Dover dare l'addio a Robin Williams e a Wilfred nella stessa settimana è troppo per qualsiasi essere umano ma questa estate ci ha già dimostrato di non essere caratterizzata da una particolare umanità e tant'è. Dopo quattro stagioni il capolavoro di Zuckerman e Gann trasmesso da FX giunge al termine, per un bel po' ho pensato che Wilfred trattasse di un mistero da risolvere, che una qualche logica si sarebbe rivelata ma così non è stato e sappiamo che non c'è frustrazione più grande di una serie tv che non svela i misteri che ha generato, avendo seguito Lost ero preparata anche a questo.

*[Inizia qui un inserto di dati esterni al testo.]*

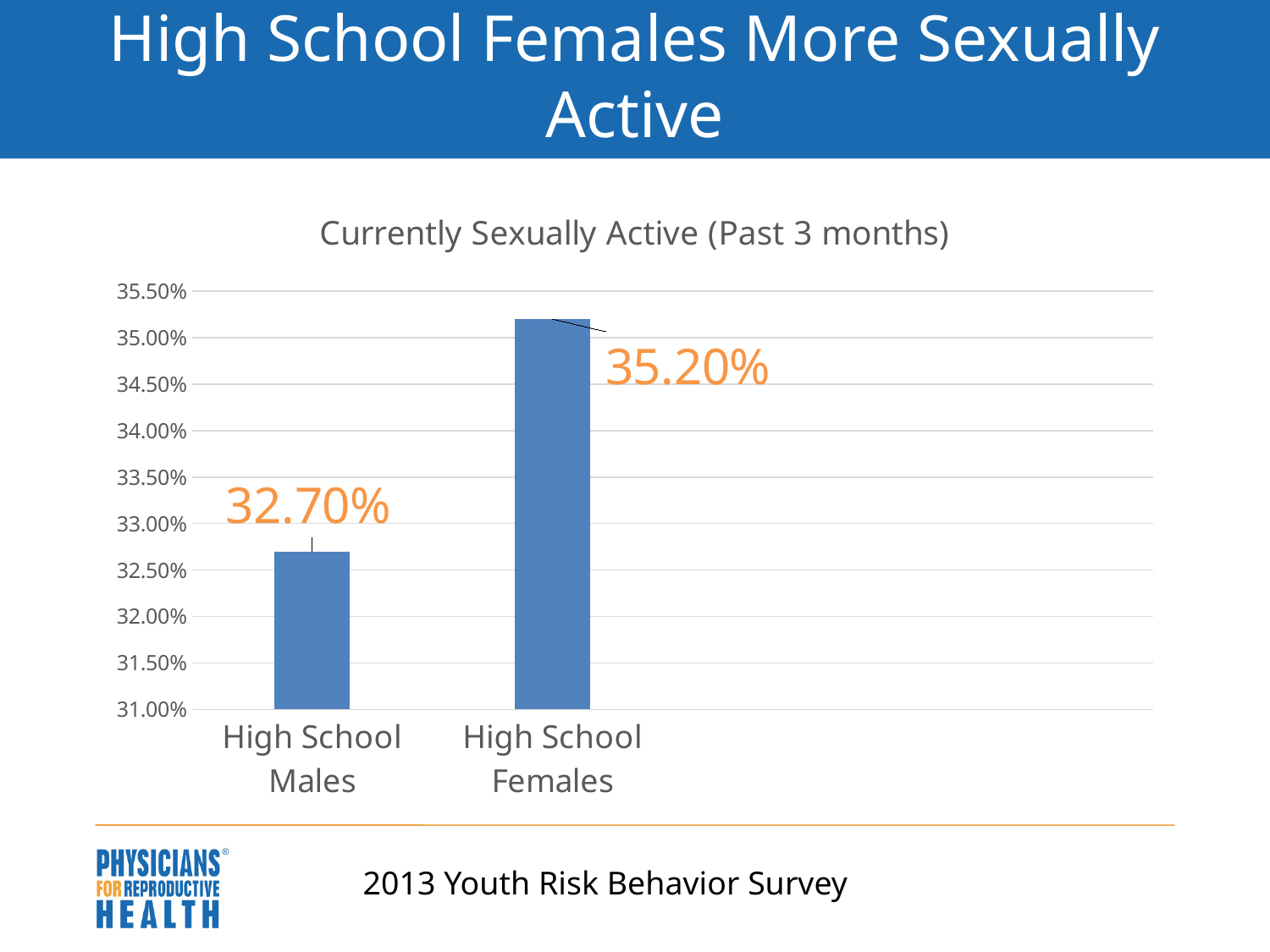
Is the value for High School Males greater or less than 33.00%? less What is the difference between the values for High School Females and High School Males? 2.50% Which category has the lowest value? High School Males Which is larger, the value for High School Males or High School Females? High School Females How many categories are shown on the chart? 2 What is the lowest value shown on the y axis? 31.00% What is the value for High School Females? 35.20% What is the value for High School Males? 32.70% What is the title of the chart? Currently Sexually Active (Past 3 months) Which category has the highest value? High School Females What kind of chart is shown on the slide? Bar chart Is the value for High School Females greater or less than 35.00%? greater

Wilfred è un capolavoro di scorrettezza e basso umorismo, non è per tutti e questa probabilmente è la ragione per cui nessun canale italiano si è preso la briga di trasmetterlo. Ma come Wilfred non è solo un cane allo stesso modo la serie opera su più livelli, ma questo lo si capisce solo dopo aver smesso di ridere.
Non mi capita spesso di riflettere sul significato di una serie tv, ma con Wilfred è stato inevitabile, il tema della sanità mentale è stato il filo conduttore che in questi quattro anni ha accompagnato le vicende di Ryan (sì, è Frodo), continuamente saltellante sul confine tra pazzia e normalità. Ci sono temi delicati come la depressione, le pressioni della società o il disagio mentale che sono affrontati con irriverenza ma che non per questo scadono nel semplicismo o nel patetico e ci va tanta delicatezza e intelligenza per riuscirci. 

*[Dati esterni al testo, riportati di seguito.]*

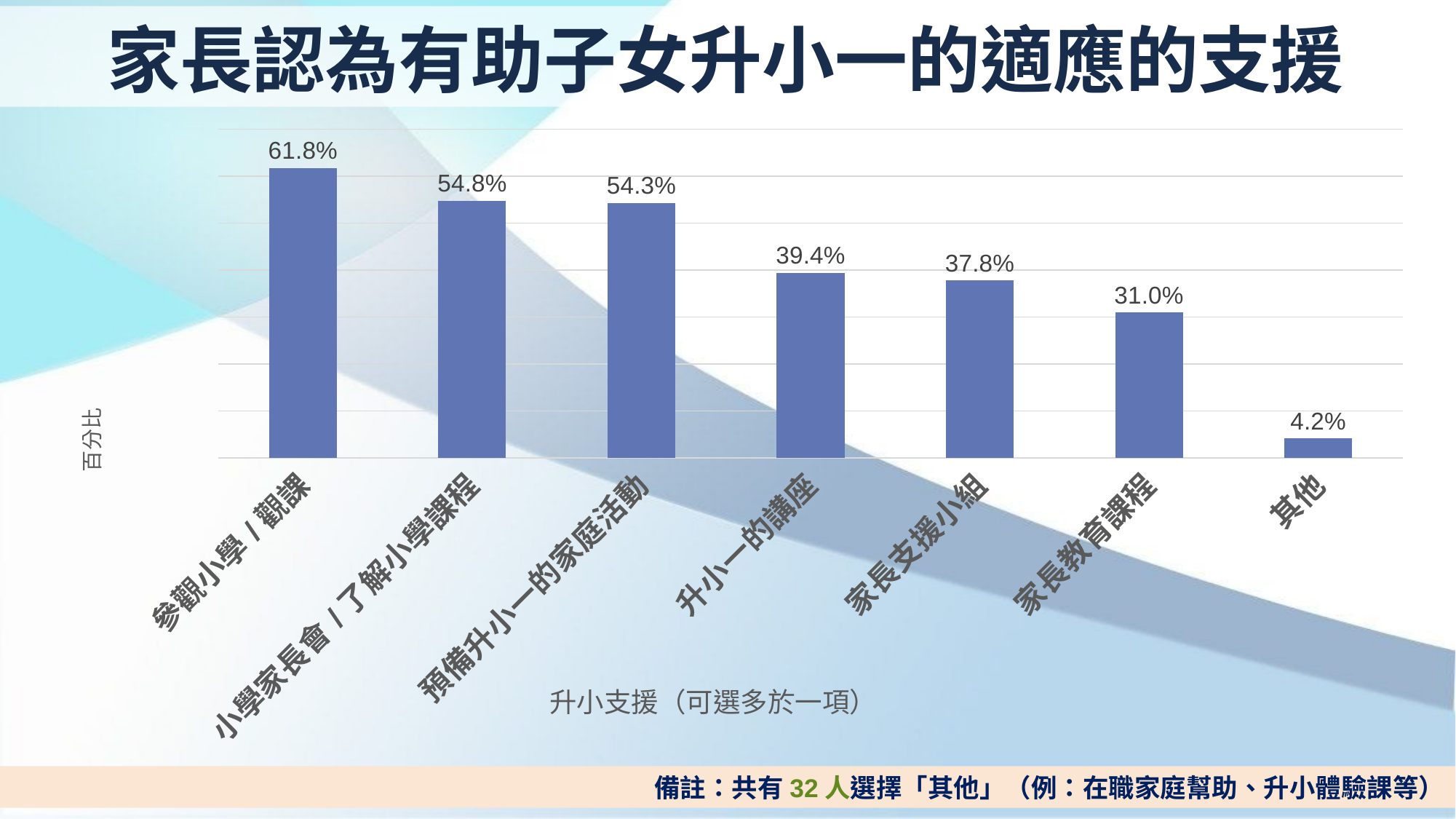
What is the value for 其他? 4.2% What is the difference between the values for 參觀小學 / 觀課 and 家長教育課程? 30.8% What is the value for 參觀小學 / 觀課? 61.8% What is the value for 家長教育課程? 31.0% How many categories are shown in the chart? 7 Which category has the highest value? 參觀小學 / 觀課 Do the values rise or fall from left to right along the x axis? Fall What is the title of the chart? 家長認為有助子女升小一的適應的支援 What is the value for 升小一的講座? 39.4% What kind of chart is shown on the slide? Bar chart Which is larger, the value for 升小一的講座 or the value for 家長支援小組? 升小一的講座 Which category has the lowest value? 其他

Ognuno di noi è affetto da bizzarrie più o meno grandi e più o meno evidenti e ognuno di noi è schiavo dei giudizi della società, far convivere questi due aspetti è la chiave per raggiungere la felicità. Non c'è melodramma solo tanta erba, tanto sesso con pupazzi e nessun rispetto.

Desidero ardentemente Bear e tra poco è il mio compleanno, sapevatelo.